LXML to write in unicode?

1k views Asked by At

I am currently using lxml to write a file. I build the node and then I write it to a file using etree.tostring(node, pretty_print=True). However, it seems to be using htmlencoding --

<Synopsis>
    Abila schlie&#223;lich die ersten sechs Aufgaben zu meistern. Wird der Junge auch 
</Synopsis>

In order to decipher it and get it into the format I want it in, I am currently doing:

>>> print HTMLParser.HTMLParser().unescape('Abila schlie&#223;lich die ersten sechs Aufgaben zu meistern. Wird der Junge auch')
Abila schließlich die ersten sechs Aufgaben zu meistern.

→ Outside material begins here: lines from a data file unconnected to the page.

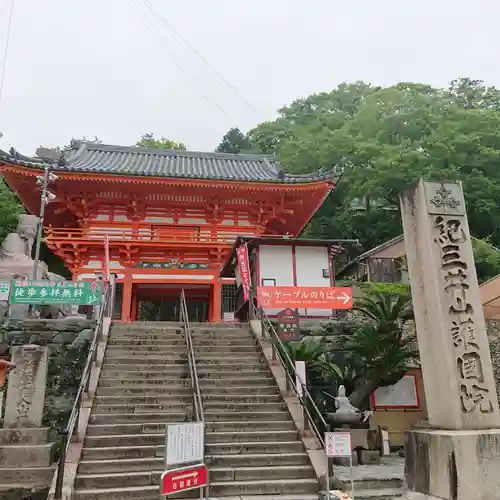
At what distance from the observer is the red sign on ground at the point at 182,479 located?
3945 millimetres

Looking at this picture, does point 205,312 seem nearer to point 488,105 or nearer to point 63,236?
point 63,236

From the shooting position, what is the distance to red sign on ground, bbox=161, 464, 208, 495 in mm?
3945

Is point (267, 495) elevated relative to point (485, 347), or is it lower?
lower

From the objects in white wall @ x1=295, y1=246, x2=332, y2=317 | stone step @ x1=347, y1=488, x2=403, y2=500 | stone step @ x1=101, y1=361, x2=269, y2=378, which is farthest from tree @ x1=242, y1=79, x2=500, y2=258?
stone step @ x1=347, y1=488, x2=403, y2=500

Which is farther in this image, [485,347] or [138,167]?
[138,167]

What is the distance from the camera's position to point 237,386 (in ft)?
29.8

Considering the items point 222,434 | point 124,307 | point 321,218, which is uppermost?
point 321,218

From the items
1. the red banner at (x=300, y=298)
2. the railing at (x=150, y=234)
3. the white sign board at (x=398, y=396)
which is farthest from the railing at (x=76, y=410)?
the white sign board at (x=398, y=396)

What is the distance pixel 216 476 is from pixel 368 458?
371cm

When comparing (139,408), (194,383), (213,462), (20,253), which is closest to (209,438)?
(213,462)

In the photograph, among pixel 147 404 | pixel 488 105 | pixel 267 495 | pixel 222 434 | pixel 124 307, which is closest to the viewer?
pixel 267 495

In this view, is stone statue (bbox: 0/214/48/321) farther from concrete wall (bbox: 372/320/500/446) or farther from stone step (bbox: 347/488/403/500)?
concrete wall (bbox: 372/320/500/446)

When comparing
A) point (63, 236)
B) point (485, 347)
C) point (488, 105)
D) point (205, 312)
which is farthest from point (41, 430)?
point (488, 105)

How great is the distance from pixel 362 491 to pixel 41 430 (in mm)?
5392
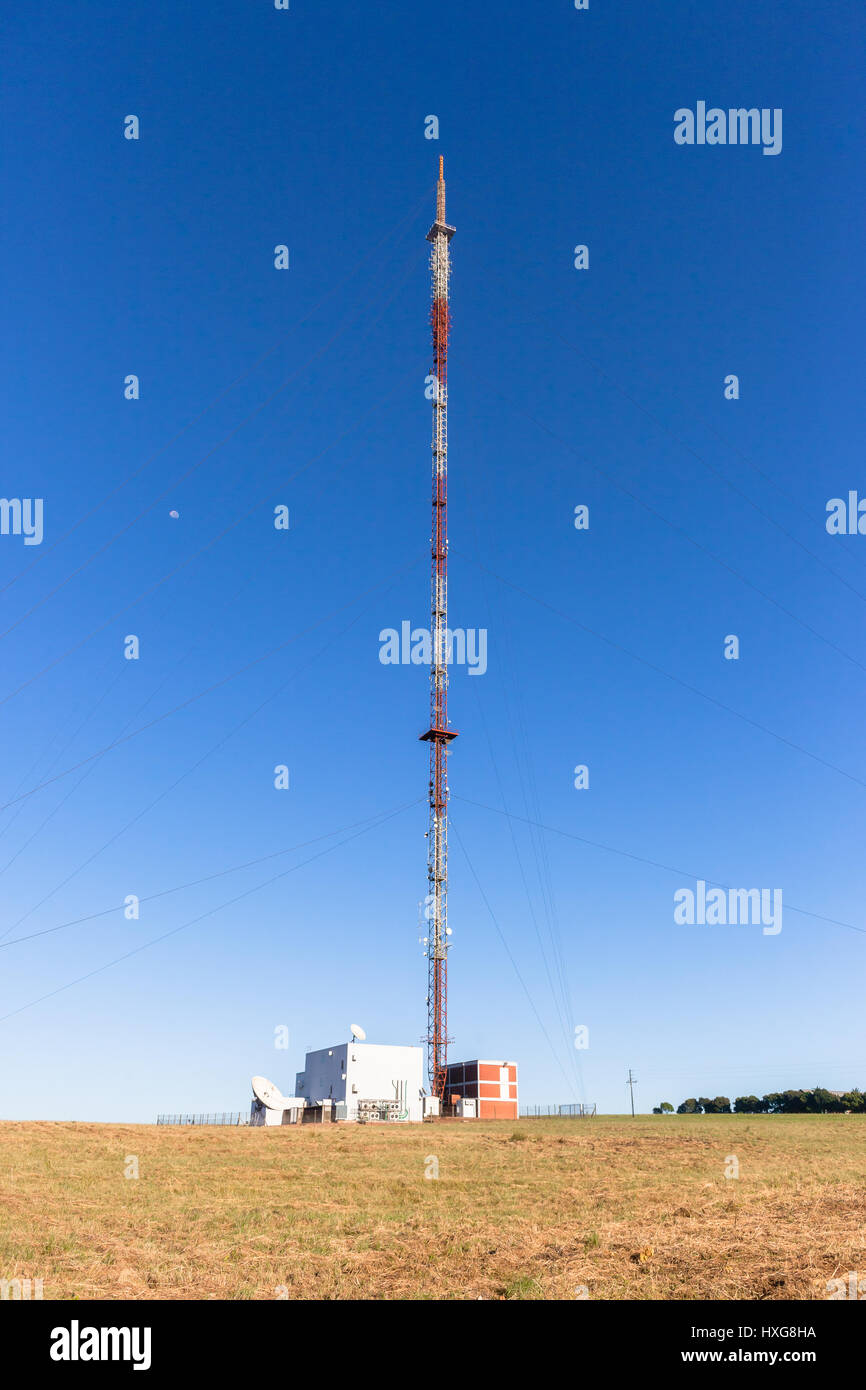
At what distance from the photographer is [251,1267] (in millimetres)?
13523

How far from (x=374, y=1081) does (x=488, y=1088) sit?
946cm

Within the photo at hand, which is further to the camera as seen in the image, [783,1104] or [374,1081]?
[783,1104]

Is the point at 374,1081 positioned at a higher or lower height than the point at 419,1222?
lower

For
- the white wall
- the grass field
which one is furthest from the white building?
the grass field

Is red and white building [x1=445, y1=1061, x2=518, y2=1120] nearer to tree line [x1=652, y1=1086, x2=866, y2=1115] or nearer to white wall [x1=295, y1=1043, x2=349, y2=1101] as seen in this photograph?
white wall [x1=295, y1=1043, x2=349, y2=1101]

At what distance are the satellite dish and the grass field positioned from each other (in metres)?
31.0

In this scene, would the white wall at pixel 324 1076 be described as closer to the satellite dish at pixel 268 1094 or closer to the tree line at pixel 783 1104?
the satellite dish at pixel 268 1094

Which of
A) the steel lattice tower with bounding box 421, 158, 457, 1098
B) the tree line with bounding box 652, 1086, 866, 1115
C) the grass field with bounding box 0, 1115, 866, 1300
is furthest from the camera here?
the tree line with bounding box 652, 1086, 866, 1115

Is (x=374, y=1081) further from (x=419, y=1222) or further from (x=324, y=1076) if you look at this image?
(x=419, y=1222)

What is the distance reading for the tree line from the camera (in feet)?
401

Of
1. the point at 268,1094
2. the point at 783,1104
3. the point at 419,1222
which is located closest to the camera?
the point at 419,1222

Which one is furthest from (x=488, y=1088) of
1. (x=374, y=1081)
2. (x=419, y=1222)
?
(x=419, y=1222)

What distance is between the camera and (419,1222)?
17.8 m
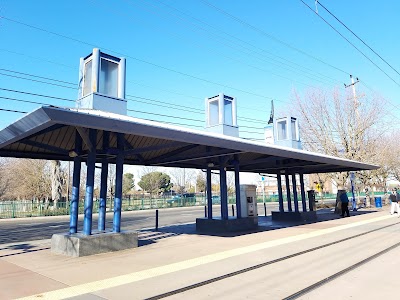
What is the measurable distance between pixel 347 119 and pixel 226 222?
2121 centimetres

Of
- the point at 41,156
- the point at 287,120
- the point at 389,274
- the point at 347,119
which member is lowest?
the point at 389,274

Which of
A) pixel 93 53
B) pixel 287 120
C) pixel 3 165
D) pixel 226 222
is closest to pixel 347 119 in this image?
pixel 287 120

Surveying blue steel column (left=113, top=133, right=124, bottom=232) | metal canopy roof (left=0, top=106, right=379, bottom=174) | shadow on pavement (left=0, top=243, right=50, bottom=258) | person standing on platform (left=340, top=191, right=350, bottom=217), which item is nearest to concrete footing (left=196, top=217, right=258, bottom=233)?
metal canopy roof (left=0, top=106, right=379, bottom=174)

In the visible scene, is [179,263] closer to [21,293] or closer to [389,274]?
[21,293]

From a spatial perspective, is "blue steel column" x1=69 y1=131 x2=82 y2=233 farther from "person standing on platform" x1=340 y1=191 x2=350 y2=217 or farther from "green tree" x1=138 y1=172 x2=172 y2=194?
"green tree" x1=138 y1=172 x2=172 y2=194

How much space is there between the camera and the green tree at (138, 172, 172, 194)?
69.3 meters

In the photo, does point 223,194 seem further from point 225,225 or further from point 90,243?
point 90,243

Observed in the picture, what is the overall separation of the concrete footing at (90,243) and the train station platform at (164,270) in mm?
261

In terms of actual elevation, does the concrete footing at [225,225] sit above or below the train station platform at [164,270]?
above

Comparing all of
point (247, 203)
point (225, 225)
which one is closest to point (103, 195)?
point (225, 225)

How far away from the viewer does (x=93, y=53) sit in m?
10.0

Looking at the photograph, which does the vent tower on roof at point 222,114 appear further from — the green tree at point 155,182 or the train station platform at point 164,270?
the green tree at point 155,182

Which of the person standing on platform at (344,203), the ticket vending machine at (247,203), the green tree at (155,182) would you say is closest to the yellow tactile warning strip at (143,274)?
the ticket vending machine at (247,203)

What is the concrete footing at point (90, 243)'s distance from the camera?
8.80 metres
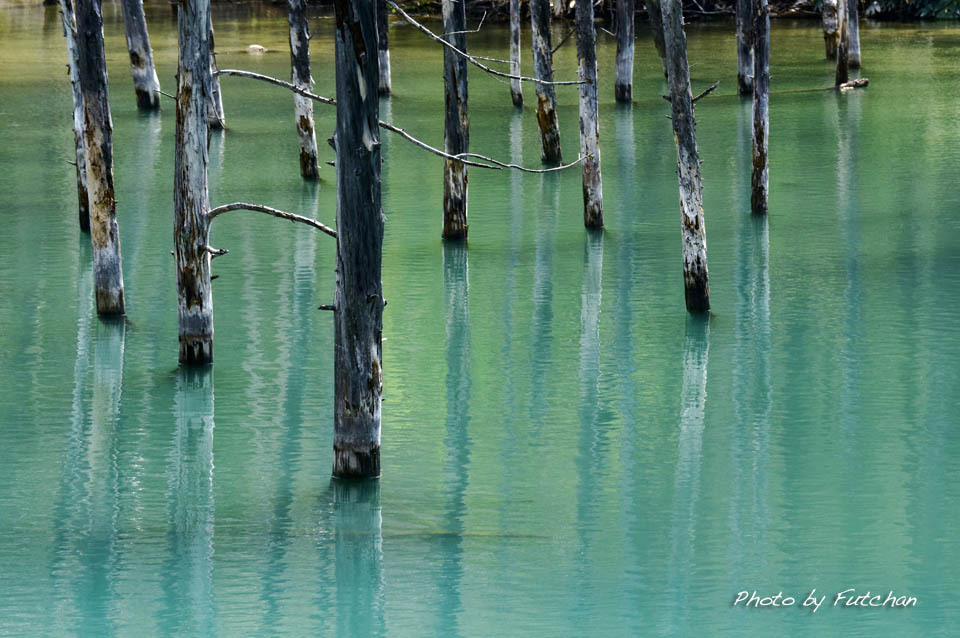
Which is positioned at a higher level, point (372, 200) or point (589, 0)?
point (589, 0)

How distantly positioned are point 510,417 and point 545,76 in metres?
8.93

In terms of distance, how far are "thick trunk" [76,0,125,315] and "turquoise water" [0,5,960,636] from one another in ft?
3.44

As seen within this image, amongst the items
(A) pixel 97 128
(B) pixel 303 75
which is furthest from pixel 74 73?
Answer: (B) pixel 303 75

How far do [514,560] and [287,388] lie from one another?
3794mm

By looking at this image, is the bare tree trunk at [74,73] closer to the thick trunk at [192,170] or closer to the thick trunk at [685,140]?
the thick trunk at [192,170]

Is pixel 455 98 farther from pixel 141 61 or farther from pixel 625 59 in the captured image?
pixel 141 61

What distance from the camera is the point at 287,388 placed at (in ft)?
37.4

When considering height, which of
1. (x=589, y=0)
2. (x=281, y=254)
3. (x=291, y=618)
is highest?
(x=589, y=0)

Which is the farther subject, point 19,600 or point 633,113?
point 633,113

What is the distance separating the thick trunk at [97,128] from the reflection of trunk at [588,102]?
4.96 metres

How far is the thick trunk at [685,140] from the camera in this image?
11984 millimetres

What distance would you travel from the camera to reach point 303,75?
19.3 m

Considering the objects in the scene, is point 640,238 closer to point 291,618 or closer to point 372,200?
point 372,200

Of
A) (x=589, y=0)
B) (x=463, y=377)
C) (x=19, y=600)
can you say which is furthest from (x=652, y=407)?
(x=589, y=0)
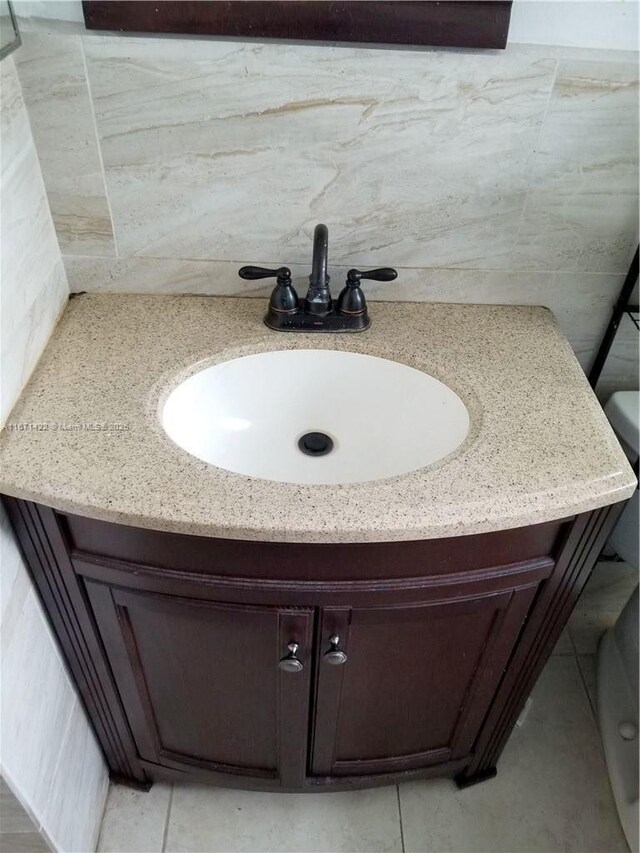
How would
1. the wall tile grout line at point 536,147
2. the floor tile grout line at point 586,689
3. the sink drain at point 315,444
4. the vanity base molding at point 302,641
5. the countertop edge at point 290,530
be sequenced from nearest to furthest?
the countertop edge at point 290,530
the vanity base molding at point 302,641
the wall tile grout line at point 536,147
the sink drain at point 315,444
the floor tile grout line at point 586,689

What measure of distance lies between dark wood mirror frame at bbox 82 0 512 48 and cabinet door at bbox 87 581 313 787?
2.70ft

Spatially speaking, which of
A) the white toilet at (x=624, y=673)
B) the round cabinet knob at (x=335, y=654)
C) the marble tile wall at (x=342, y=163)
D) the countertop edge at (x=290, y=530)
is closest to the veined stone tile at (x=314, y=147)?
the marble tile wall at (x=342, y=163)

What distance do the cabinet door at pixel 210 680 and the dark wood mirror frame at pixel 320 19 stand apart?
0.82m

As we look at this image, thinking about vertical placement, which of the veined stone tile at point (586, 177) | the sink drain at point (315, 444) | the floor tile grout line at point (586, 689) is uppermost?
the veined stone tile at point (586, 177)

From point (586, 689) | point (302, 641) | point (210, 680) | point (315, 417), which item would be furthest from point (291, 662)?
point (586, 689)

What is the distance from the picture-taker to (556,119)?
1.04m

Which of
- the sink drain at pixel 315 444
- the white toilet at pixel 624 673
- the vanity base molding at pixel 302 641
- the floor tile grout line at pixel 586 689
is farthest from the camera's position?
the floor tile grout line at pixel 586 689

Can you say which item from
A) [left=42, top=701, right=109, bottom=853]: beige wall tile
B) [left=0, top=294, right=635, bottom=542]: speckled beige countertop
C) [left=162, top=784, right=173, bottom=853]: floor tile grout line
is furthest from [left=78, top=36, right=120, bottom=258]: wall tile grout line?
[left=162, top=784, right=173, bottom=853]: floor tile grout line

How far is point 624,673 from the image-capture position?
1538mm

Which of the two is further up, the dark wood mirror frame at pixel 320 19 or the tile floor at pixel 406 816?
the dark wood mirror frame at pixel 320 19

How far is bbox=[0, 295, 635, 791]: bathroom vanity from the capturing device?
2.75ft

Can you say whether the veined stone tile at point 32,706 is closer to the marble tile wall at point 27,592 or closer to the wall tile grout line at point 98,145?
the marble tile wall at point 27,592

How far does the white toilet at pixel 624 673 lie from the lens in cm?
132

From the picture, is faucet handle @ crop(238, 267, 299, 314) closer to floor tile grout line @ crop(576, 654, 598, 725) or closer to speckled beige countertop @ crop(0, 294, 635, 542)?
speckled beige countertop @ crop(0, 294, 635, 542)
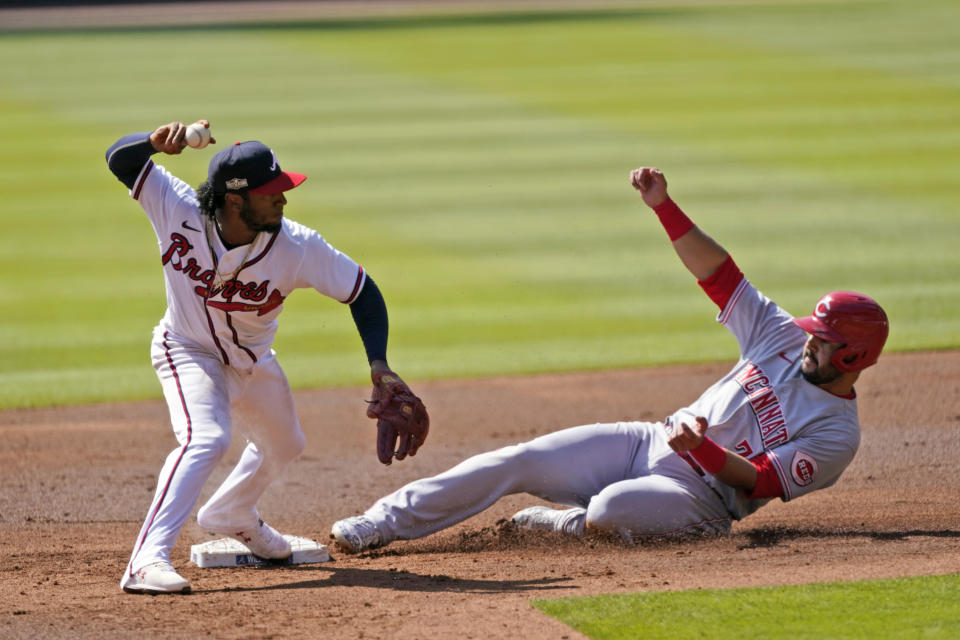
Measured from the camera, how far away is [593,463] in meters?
4.96

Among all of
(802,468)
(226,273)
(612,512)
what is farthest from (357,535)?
(802,468)

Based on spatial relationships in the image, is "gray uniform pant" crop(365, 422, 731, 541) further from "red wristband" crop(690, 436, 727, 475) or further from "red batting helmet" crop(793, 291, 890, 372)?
"red batting helmet" crop(793, 291, 890, 372)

Wird der Junge auch

How would I have this write in unicode, or is this not possible with lxml ?

1

There are 1 answers

0
maxymoo On BEST ANSWER

Yes you can pass an encoding to etree.tostring method using the encoding parameter:

etree.tostring(node, pretty_print=True, encoding='unicode')

From the etree.tostring docs:

You can also serialise to a Unicode string without declaration by passing the unicode function as encoding (or str in Py3), or the name 'unicode'. This changes the return value from a byte string to an unencoded unicode string.